Mise en pratique:
**1.** Extrayez du billet sur l'affaire Ouerghi tout ce qui va de « Date1 mai 2024 » jusqu'à « n’était pas enceinte. ».
**2.** Les énoncés suivants sont-ils conformes au billet sur l'affaire Ouerghi ? Répondez par oui ou par non à chacun et citez les mots du billet qui tranchent.
(a) La plaignante occupait un poste d'éducatrice en garderie.
(b) Selon la garderie, la plaignante était enceinte au 27 septembre 2022.
(c) Le TAT retient que le contrat de travail de la plaignante était à durée déterminée.
**3.** Poursuivez le billet sur l'affaire Ouerghi après sa dernière phrase.

Texte étudié:
Billet: Ouerghi c. 9231-3113 Québec inc. – congédiement illégal, grossesse et qualification du contrat de travail

Date1 mai 2024
Auteurs Élisabeth Diguer
Julien Thibault
Sujet Billet juridique

Ouerghi c. 9231-3113 Québec inc., 2024 QCTAT 1065 (juge administratif François Demers)

Dans cette affaire, le TAT a déterminé que la plaignante, une éducatrice en garderie, a été illégalement congédiée en raison du fait qu’elle était enceinte.

Pour l’essentiel, la Plaignante alléguait avoir été congédiée en raison de sa grossesse le 14 décembre 2022 tandis que la garderie prétendait que la plaignante n’avait pas été congédiée à cette date, mais que son contrat de travail à durée déterminée avait plutôt pris fin le 27 septembre 2022, soit sa dernière journée de travail avant qu’elle ne s’absente du pays. La garderie invoquait également qu’en date du 27 septembre 2022, la plaignante n’était pas enceinte.

Avant de se prononcer sur la question de savoir si le congédiement de la Plaignante est attribuable au fait qu’elle était enceinte, le juge administratif Demers épouse la thèse de la Plaignante selon laquelle la fin d’emploi a eu lieu le 14 décembre 2022. À cet égard,  puisque l’Employeur a fait défaut de démontrer que le contrat de travail de la plaignante était à durée déterminée – alors que la Plaignante a livré un témoignage non contredit à l’effet qu’il n’a jamais été question de la durée prétendument fixée à la période estivale – le TAT conclut être plutôt en présence d’un contrat à durée indéterminée.

Données brutes:
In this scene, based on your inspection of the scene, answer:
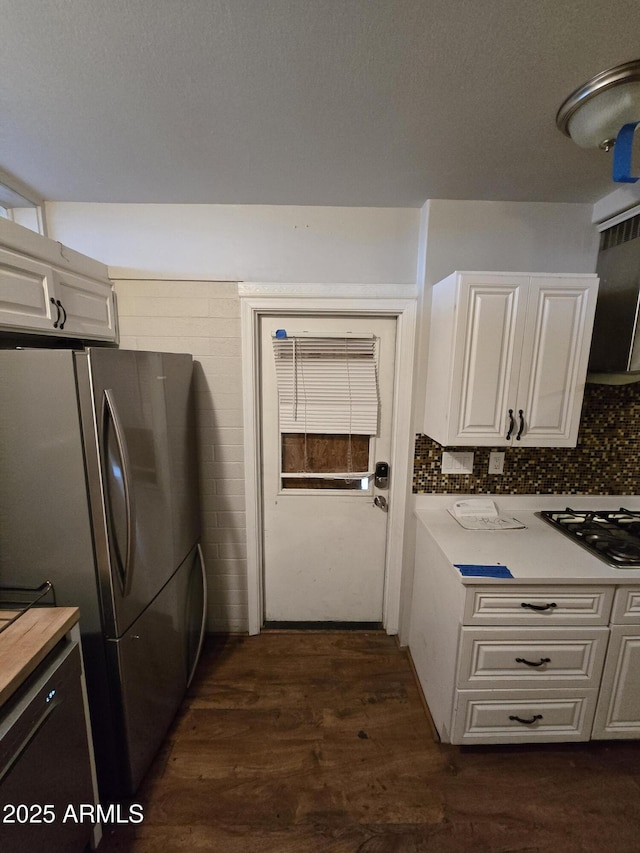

Réponses attendues:
**1.**
Date1 mai 2024
Auteurs Élisabeth Diguer
Julien Thibault
Sujet Billet juridique

Ouerghi c. 9231-3113 Québec inc., 2024 QCTAT 1065 (juge administratif François Demers)

Dans cette affaire, le TAT a déterminé que la plaignante, une éducatrice en garderie, a été illégalement congédiée en raison du fait qu’elle était enceinte.

Pour l’essentiel, la Plaignante alléguait avoir été congédiée en raison de sa grossesse le 14 décembre 2022 tandis que la garderie prétendait que la plaignante n’avait pas été congédiée à cette date, mais que son contrat de travail à durée déterminée avait plutôt pris fin le 27 septembre 2022, soit sa dernière journée de travail avant qu’elle ne s’absente du pays. La garderie invoquait également qu’en date du 27 septembre 2022, la plaignante n’était pas enceinte.

**2.**
(a) Oui : « la plaignante, une éducatrice en garderie »
(b) Non : « La garderie invoquait également qu’en date du 27 septembre 2022, la plaignante n’était pas enceinte. »
(c) Non : « le TAT conclut être plutôt en présence d’un contrat à durée indéterminée »

**3.**
Concernant la date effective de fin d’emploi, le TAT retient la version de la plaignante selon laquelle la fin d’emploi est survenue en décembre 2022, soit au moment où elle a transmis à la garderie des documents médicaux confirmant sa grossesse. Bien que le dernier jour travaillé par la Plaignante ait été le 27 septembre 2022 (la date alléguée de fin d’emploi selon l’Employeur), le juge administratif Demers souligne que le simple écoulement du temps ne peut engendrer une fin d’emploi en présence d’un contrat à durée déterminée. Il retient donc que la fin d’emploi est survenue le 14 décembre 2022. Dès le mois de novembre 2022, la Plaignante avait informé l’Employeur du fait qu’elle était enceinte. Ce dernier avait alors réclamé des documents médicaux pour remplir la documentation appropriée.  Or, suivant la transmission desdits documents médicaux par la Plaignante, l’Employeur a manifesté son intention de ne plus être lié par le contrat de travail, en indiquant dans un courriel que la Plaignante ne travaillait plus pour eux et qu’elle avait quitté son emploi après avoir effectué un remplacement au courant de l’été 2022.

Rappelons qu’il est interdit à un employeur de congédier une salariée ou de lui imposer toute sanction en raison du fait qu’elle est enceinte et qu’il revient à l’employeur de démontrer que la fin d’emploi d’une salariée enceinte est attribuable à une ou plusieurs causes totalement étrangères à la grossesse lorsque la salariée bénéficie de la présomption prévue à l’article 123.4 de la Loi sur les normes du travail. En l’espèce, comme l’Employeur s’est contenté de prétendre que la fin d’emploi avait eu lieu en septembre 2022 et qu’il s’agissait d’un contrat de travail à durée déterminée, le TAT estime qu’il n’a d’autres choix que d’accueillir la plainte, vu l’absence de toute autre cause possible de congédiement. Il ordonne donc la réintégration de la Plaignante dans son emploi d’éducatrice remplaçante.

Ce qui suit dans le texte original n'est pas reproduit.